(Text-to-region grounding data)

++++++++

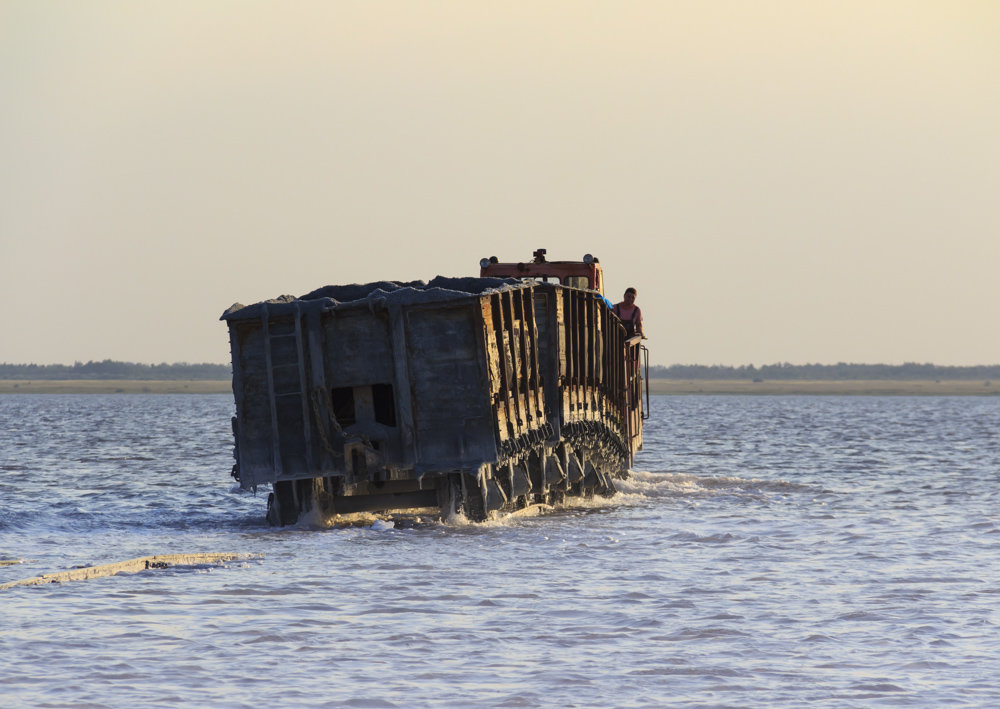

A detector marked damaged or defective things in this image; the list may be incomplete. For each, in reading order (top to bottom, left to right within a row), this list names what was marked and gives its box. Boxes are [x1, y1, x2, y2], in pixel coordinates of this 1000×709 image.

corroded metal body [223, 274, 644, 524]
rusty dump truck [221, 248, 648, 520]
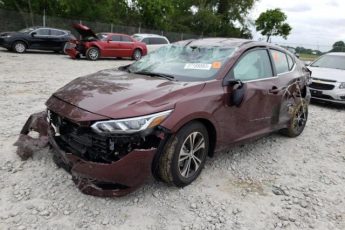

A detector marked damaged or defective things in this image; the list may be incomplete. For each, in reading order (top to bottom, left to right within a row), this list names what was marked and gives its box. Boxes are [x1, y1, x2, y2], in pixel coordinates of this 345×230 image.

dented hood [72, 23, 97, 39]
dented hood [52, 68, 206, 118]
broken headlight lens [90, 110, 172, 134]
damaged maroon sedan [14, 37, 310, 196]
crumpled front bumper [14, 111, 157, 196]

++++++++

Requirement:
Output all the records above exactly, but without their images.

Exercise output:
A detector marked damaged or defective things in this image; the list may be incomplete. For each, in reading order (top to bottom, left to right within a row), this list names what was marked and gives its box. Boxes are [x1, y1, x2, y2], in pixel coordinates of this 1000×709 image.

corroded metal body [223, 274, 644, 524]
rusty dump truck [221, 248, 648, 520]

A detector marked damaged or defective things in this image; the list may be incomplete. For each, in reading order (top to bottom, left to right within a row), this list names what was marked and gives its box. Boxes are [x1, y1, x2, y2], in pixel coordinates of this 345×230 image.

dented hood [72, 23, 97, 39]
dented hood [52, 68, 206, 118]
broken headlight lens [90, 110, 172, 134]
damaged maroon sedan [14, 37, 310, 196]
crumpled front bumper [14, 111, 157, 196]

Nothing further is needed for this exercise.